I am currently researching these ships, does anybody have any images of these ships that they could share ,onboard shots from former crew would be a great help.


----------



## garry Norton (Jun 8, 2009)

/Users/garryandjean/Pictures/iPhoto Library IMG 0547JPG/Originals/2012/1:01:2012_2/KAITUNA.jpg
I sailed on all of these as a cadet 1957 to 1961
From memory they were all sister ships.


----------



## gdynia (Nov 3, 2005)

Look at this site
http://www.thewahine.co.nz/Ships.html


----------



## garry Norton (Jun 8, 2009)

The USSCo cadets reunion in April 2007 had plans of some of their ships as table mats on the tables, may be one of the ex-cadets may have kept one. They were A3 size.

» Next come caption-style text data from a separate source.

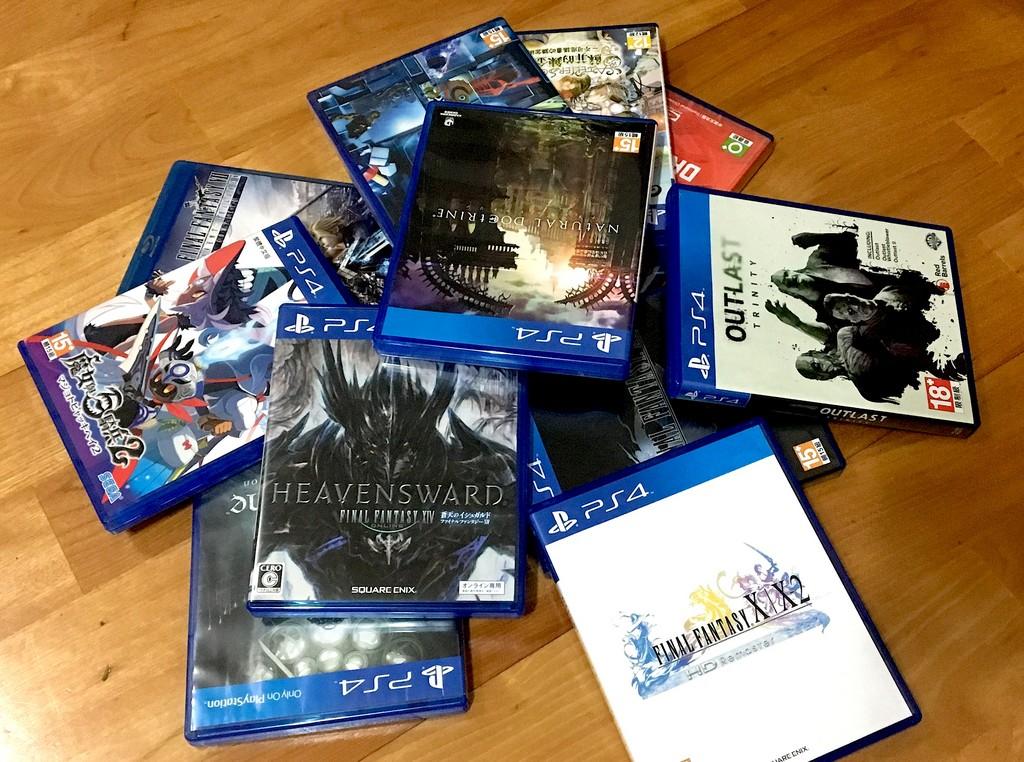 PS4遊戲片(圖/記者樓菀玲攝)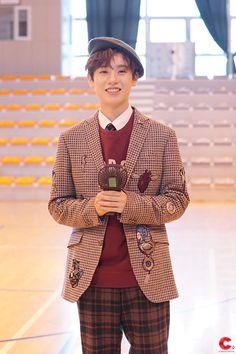 Cosmopolitan, Prepping, Korea, Suit Jacket, Celebrities, Boys, Jackets, Kpop Boy, Idol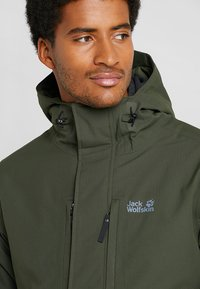 Jack Wolfskin - WEST JACKET - Kurtka Outdoor - dark moss - 3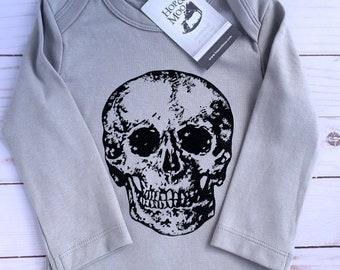 ORGANIC SKULL Baby Bodysuit (Grey Shirt)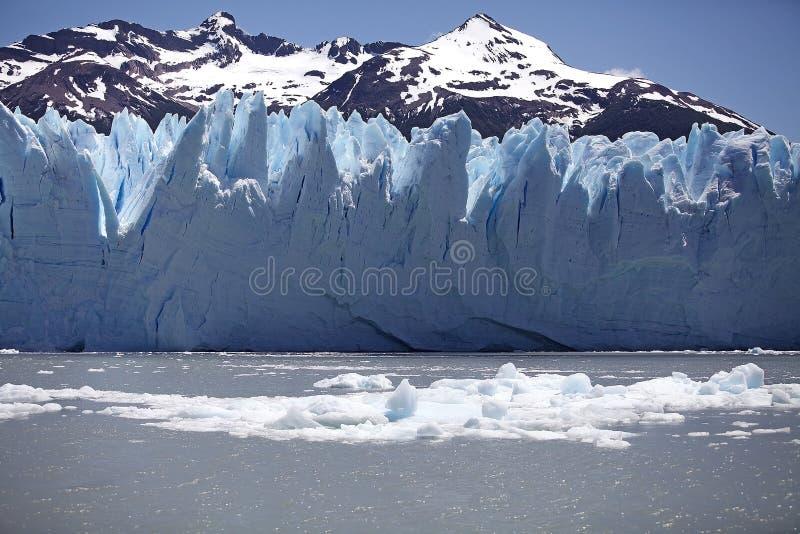 Opinión de Perito Moreno Glacier de Brazo Rico en Argentino Lake en la Patagonia, la Argentina imagen de archivo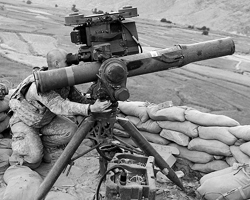 Противотанковый ракетный комплекс TOW (фото: SGT Amber Robinson/U.S. Army/wikipedia.org)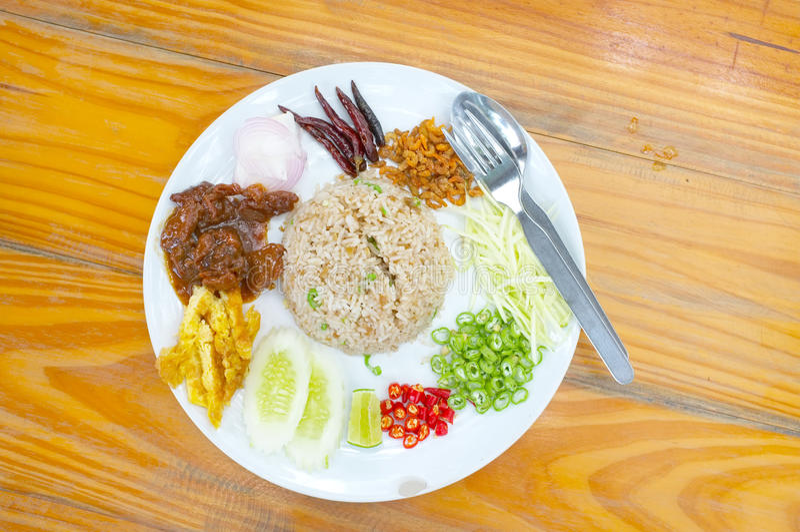 Stekte under omrörning ris med räkadeg, thai mat royaltyfria bilder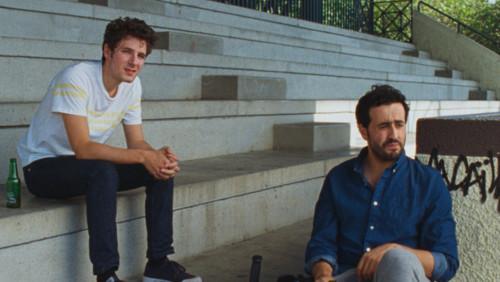 Vincent Lacoste et Jonathan Cohen dans Amanda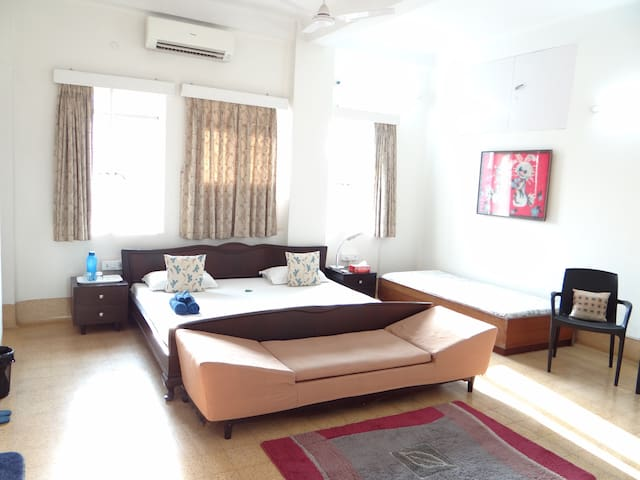 Spacious, heart of city, WiFi & AC! - Calcutta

I had one but can not find it in my junk pile.


----------



## Butters (Nov 10, 2005)

*Table mats*

Hi Garry,
I was the one that produced them and I still have many of them also two books ex. USSCo. of A4 size GA plans if anyone wants a copy I am happy to email them . Also still have a few of the Menu cards of the reunion depicting the maiden voyage of 'MATUA', which if anyone is interested I am happy to post .

Rgds,
Lindsay B.
(Butters)


----------



## rd71sd75 (Jul 5, 2012)

Has anybody got a pic showing the sternframe area of these ships with the cruiser stern, I have the lines plan and shell expantion but what it says goes against everything I know about naval architecture, a photo of the rudder and propellor in drydock would be a HUGE help.


----------



## NoR (Mar 24, 2008)

gdynia said:


> Look at this site
> http://www.thewahine.co.nz/Ships.html


Good website. I find it astonishing that she didn't have a gyro compass and only one radar and I bet that was a crumby 'Quo Vadis' sans reflector plotter. Astonishing for a front line ship operating in a difficult area like the Cook Strait.


----------



## rd71sd75 (Jul 5, 2012)

While I appreciate all the help can we please try to stay on topic there are heaps of posts about Wahine(I started some of them)


----------



## rd71sd75 (Jul 5, 2012)

@Butters
I for one would be very interested to see any plans or images you might have PM me if you like.


----------



## Sharkie Price (Dec 10, 2008)

Gidday all. I joined the Koranui in August 1959, Morri Rowe was the bucko. it was the first single berth cabin ship I had been in, what luxury.
Sharkie Price ex AB NZ Coast


----------



## jjlaing (Jun 3, 2008)

There is a book called Union Fleet, which has photo's of nearly all the ships


----------